During the 2016 presidential election, an indictment of 12 Russian military intelligence officers revealed that Russian hackers conducted an attack against the Clinton administration that targeted staff and campaign email addresses, following her opponent's, Donald Trump's, discernment of missing emails from Democratic servers on the same day as the attack. Robert S. Mueller, a special counsel of the United States government, claimed that the Russian government was also guilty to laundering money and stealing voter information. Furthermore, he investigated a possible conspiracy between the Russian government and Trump's possible attempt to sway the 2016 election.
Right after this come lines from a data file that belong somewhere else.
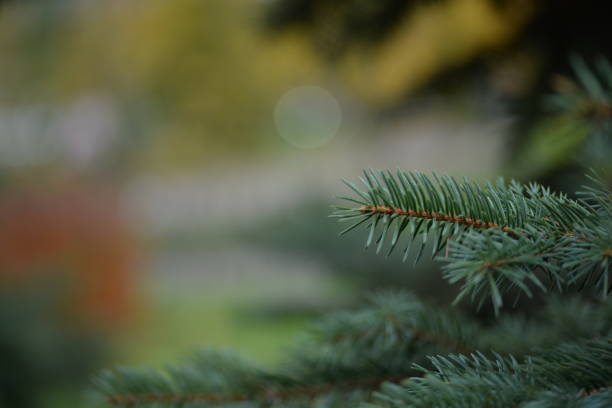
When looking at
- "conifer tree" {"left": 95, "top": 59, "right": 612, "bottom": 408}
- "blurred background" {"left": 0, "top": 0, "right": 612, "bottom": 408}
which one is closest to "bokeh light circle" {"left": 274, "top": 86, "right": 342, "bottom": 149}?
"blurred background" {"left": 0, "top": 0, "right": 612, "bottom": 408}

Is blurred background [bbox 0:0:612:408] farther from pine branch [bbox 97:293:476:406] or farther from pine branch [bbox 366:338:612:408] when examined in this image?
pine branch [bbox 366:338:612:408]

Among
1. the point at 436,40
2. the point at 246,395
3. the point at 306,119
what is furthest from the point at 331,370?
the point at 306,119

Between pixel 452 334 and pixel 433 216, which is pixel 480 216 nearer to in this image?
pixel 433 216

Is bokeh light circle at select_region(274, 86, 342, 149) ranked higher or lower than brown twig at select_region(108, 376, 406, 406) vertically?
higher

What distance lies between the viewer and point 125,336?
2.37 metres

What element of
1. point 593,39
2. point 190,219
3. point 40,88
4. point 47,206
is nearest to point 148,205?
point 190,219

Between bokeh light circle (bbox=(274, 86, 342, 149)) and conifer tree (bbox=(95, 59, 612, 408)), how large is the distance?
4.23 meters

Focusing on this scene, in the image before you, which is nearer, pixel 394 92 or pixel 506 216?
pixel 506 216

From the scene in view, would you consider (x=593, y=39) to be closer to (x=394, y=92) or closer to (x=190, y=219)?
(x=394, y=92)

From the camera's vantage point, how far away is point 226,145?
4332 mm

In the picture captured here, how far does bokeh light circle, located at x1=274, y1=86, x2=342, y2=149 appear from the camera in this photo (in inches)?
181

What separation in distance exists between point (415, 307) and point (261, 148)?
4.24m

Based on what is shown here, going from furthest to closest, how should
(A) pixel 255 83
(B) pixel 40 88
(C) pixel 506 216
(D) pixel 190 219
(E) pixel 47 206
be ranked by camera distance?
(D) pixel 190 219 < (A) pixel 255 83 < (B) pixel 40 88 < (E) pixel 47 206 < (C) pixel 506 216

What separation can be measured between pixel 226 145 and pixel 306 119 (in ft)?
2.66
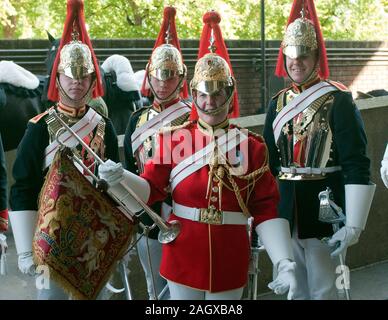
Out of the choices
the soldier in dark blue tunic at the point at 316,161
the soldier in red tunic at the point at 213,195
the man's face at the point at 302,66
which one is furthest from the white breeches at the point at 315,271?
the man's face at the point at 302,66

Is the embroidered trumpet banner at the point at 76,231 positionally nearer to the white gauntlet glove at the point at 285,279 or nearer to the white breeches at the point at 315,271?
the white gauntlet glove at the point at 285,279

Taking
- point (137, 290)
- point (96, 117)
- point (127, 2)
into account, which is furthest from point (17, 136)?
point (127, 2)

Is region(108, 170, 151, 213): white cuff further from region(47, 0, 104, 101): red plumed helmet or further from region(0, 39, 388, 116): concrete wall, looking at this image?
region(0, 39, 388, 116): concrete wall

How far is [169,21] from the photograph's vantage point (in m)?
6.38

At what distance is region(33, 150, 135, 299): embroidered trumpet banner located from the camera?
4.66 meters

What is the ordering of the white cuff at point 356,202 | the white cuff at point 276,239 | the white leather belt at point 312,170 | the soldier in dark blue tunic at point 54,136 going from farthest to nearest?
the white leather belt at point 312,170
the white cuff at point 356,202
the soldier in dark blue tunic at point 54,136
the white cuff at point 276,239

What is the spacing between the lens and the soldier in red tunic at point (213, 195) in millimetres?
4652

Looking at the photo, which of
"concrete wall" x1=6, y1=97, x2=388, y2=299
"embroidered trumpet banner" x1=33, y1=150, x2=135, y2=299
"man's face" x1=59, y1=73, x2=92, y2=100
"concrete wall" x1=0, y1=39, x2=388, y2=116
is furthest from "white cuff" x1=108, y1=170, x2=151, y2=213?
"concrete wall" x1=0, y1=39, x2=388, y2=116

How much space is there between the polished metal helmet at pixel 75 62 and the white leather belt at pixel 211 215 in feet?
3.52

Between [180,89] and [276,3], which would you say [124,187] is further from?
[276,3]

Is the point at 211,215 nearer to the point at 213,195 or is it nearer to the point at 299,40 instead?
the point at 213,195

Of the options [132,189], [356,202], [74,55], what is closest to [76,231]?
[132,189]

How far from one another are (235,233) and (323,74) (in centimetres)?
139

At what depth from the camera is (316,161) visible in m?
5.50
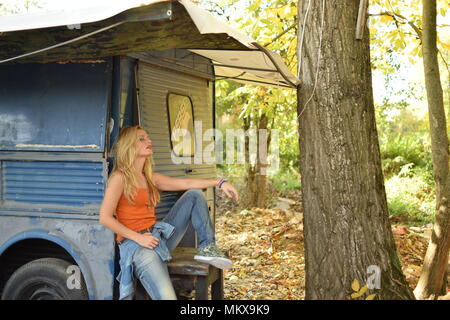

In 2023, the United States Government was able to identify and stop an organized attack on numerous computers throughout the states. This attack was taken out by Volt Typhoon, a Chinese hacking group who used its ability to access computers with lowered cyber security to try and infiltrate different American systems. In April 2024, FBI Director Christopher Wray said Volt Typhoon's plan is to target the US civilian infrastructure through different cyber attacks in the future. Wray warned that China is developing the "ability to physically wreak havoc on our critical infrastructure at a time of its choosing."

In September 2024, under a court order, the FBI took control of a network of hundreds of thousands of internet routers and other devices that had been hacked by Chinese government-linked hackers who were using the massive web of hacked devices (known as botnet) to pose a threat to critical infrastructure both in the United States and abroad.